▶ **WHAT IS EXPECTED**
Count the lines in the material below that contain the string "player". Reply with the number alone.

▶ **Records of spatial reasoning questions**
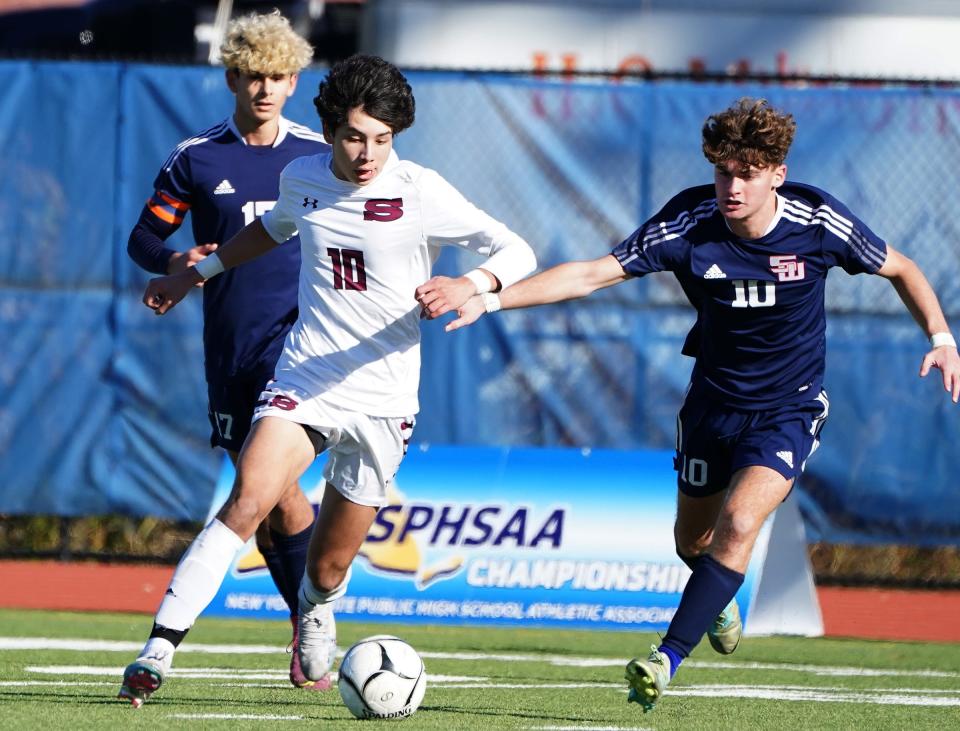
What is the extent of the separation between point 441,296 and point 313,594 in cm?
155

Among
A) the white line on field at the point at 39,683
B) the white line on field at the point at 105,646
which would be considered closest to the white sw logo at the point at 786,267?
→ the white line on field at the point at 39,683

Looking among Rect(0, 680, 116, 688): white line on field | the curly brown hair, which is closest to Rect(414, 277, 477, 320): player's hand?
the curly brown hair

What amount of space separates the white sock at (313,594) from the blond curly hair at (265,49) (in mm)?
2154

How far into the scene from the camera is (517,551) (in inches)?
383

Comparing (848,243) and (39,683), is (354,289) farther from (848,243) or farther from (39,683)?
(39,683)

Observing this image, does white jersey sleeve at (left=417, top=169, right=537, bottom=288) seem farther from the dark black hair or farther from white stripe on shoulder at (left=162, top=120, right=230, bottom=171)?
white stripe on shoulder at (left=162, top=120, right=230, bottom=171)

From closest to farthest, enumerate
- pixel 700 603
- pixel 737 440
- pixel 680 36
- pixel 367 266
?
pixel 700 603 < pixel 367 266 < pixel 737 440 < pixel 680 36

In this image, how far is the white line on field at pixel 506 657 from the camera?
321 inches

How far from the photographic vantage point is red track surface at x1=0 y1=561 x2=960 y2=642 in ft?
34.0

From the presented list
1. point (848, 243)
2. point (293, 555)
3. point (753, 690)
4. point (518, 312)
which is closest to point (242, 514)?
point (293, 555)

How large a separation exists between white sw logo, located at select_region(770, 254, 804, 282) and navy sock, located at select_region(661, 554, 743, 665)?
1.13 m

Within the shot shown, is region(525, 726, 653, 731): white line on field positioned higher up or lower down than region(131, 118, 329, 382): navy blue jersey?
lower down

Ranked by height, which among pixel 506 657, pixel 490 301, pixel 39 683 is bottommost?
pixel 506 657

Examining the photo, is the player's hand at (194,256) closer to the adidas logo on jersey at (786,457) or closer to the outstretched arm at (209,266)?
the outstretched arm at (209,266)
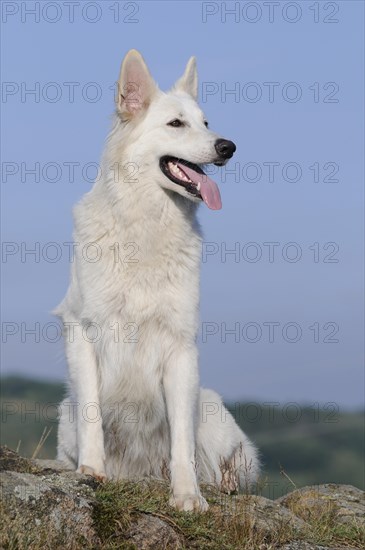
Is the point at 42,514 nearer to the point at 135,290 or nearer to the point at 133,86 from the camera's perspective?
the point at 135,290

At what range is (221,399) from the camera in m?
8.99

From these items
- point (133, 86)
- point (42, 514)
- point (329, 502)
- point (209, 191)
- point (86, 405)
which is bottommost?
point (329, 502)

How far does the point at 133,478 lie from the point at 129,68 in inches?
142

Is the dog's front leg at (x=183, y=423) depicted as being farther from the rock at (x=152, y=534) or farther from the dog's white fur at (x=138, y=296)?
the rock at (x=152, y=534)

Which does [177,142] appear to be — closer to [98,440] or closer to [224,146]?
[224,146]

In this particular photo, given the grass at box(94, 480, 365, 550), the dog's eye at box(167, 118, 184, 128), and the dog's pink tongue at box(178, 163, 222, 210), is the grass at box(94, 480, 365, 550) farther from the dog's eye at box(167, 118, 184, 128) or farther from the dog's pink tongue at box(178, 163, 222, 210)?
the dog's eye at box(167, 118, 184, 128)

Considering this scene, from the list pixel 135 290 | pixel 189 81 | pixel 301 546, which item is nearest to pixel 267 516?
pixel 301 546

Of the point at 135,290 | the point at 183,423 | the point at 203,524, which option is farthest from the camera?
the point at 135,290

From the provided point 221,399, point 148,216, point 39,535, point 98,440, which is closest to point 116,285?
point 148,216

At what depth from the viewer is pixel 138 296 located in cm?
773

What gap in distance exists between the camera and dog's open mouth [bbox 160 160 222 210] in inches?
306

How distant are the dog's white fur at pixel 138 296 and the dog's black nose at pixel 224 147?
0.22ft

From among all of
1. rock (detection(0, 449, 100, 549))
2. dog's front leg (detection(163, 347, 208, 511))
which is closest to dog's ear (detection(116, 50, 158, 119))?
dog's front leg (detection(163, 347, 208, 511))

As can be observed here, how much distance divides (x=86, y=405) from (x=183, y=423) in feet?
2.82
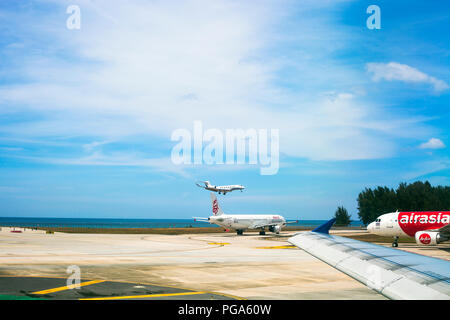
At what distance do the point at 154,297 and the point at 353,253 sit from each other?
830cm

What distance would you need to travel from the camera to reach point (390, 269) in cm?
670

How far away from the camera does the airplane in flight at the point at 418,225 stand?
3856cm

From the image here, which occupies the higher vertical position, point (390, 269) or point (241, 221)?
point (390, 269)

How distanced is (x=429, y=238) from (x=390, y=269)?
36.4 meters

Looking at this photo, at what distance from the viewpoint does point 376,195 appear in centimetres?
13650

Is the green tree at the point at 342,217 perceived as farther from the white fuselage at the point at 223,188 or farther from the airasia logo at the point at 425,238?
the airasia logo at the point at 425,238

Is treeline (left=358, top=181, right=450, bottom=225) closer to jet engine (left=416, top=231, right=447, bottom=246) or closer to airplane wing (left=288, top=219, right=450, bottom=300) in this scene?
jet engine (left=416, top=231, right=447, bottom=246)

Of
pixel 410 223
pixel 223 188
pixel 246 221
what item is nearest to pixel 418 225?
pixel 410 223

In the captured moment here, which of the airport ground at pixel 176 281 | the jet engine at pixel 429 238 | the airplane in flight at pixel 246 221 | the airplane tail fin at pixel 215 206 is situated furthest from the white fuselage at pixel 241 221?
the airport ground at pixel 176 281

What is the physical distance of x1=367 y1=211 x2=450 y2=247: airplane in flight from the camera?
127 ft

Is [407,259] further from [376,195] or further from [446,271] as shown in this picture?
[376,195]

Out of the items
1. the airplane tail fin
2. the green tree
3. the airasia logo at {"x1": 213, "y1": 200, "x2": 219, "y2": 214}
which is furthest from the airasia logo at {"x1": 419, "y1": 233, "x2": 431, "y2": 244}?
the green tree

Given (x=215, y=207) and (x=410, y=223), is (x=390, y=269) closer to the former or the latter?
(x=410, y=223)

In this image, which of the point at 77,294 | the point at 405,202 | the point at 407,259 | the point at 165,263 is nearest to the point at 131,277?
the point at 77,294
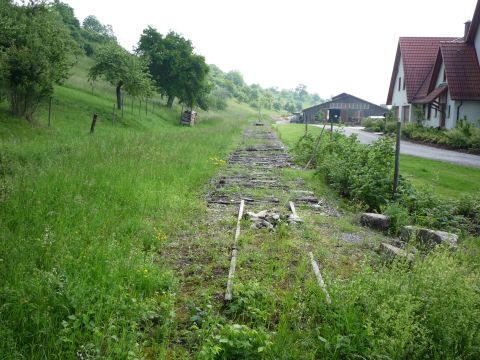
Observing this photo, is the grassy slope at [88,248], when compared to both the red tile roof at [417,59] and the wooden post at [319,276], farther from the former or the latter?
the red tile roof at [417,59]

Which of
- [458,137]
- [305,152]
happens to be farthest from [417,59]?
[305,152]

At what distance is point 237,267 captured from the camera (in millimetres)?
5973

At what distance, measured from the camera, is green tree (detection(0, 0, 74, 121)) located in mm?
19734

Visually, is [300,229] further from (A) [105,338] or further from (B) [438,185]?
(B) [438,185]

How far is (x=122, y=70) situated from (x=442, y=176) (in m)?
28.4

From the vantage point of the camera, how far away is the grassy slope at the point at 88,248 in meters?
3.86

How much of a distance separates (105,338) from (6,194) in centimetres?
449

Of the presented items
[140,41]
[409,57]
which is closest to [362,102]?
[409,57]

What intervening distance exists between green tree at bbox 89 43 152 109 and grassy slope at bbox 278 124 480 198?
77.6 feet

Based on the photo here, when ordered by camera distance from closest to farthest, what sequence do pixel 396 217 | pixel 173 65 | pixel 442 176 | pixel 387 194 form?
1. pixel 396 217
2. pixel 387 194
3. pixel 442 176
4. pixel 173 65

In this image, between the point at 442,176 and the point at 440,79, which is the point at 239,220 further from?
the point at 440,79

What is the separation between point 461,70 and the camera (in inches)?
1350

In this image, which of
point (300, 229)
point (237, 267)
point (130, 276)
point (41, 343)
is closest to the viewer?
point (41, 343)

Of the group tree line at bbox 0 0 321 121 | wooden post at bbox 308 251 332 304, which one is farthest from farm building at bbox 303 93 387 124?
wooden post at bbox 308 251 332 304
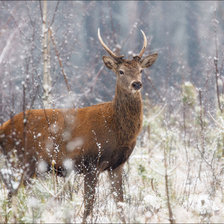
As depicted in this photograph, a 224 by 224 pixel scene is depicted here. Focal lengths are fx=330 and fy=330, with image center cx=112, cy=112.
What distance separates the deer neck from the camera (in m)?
4.53

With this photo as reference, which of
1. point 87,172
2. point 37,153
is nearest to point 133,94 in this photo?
point 87,172

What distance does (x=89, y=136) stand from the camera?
175 inches

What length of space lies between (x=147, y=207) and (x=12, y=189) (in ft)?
5.87

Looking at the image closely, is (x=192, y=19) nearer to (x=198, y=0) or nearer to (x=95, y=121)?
(x=198, y=0)

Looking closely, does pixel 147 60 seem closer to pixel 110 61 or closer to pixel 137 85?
pixel 110 61

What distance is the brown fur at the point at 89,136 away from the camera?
4.38m

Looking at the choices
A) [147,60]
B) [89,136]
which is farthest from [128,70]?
[89,136]

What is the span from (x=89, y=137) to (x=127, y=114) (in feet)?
2.07

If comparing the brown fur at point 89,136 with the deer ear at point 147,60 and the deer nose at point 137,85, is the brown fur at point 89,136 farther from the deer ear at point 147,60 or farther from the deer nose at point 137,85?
the deer ear at point 147,60

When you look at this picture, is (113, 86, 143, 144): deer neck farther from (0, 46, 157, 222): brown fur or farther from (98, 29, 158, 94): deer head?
(98, 29, 158, 94): deer head

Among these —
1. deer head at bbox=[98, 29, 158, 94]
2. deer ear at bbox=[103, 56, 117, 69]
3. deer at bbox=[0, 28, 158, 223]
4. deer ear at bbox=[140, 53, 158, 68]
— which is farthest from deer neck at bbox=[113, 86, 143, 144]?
deer ear at bbox=[140, 53, 158, 68]

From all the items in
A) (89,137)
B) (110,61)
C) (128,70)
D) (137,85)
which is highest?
(110,61)

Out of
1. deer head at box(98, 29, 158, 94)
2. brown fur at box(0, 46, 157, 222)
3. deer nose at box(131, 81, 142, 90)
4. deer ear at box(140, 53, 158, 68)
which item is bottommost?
brown fur at box(0, 46, 157, 222)

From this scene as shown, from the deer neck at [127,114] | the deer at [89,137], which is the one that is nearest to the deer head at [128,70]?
the deer at [89,137]
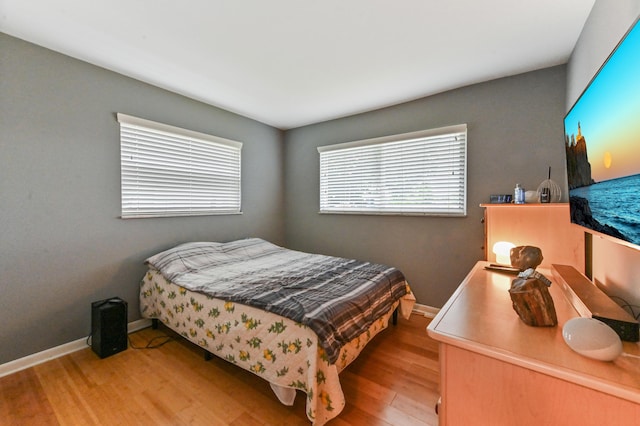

▶ **WRITTEN REPLY**
2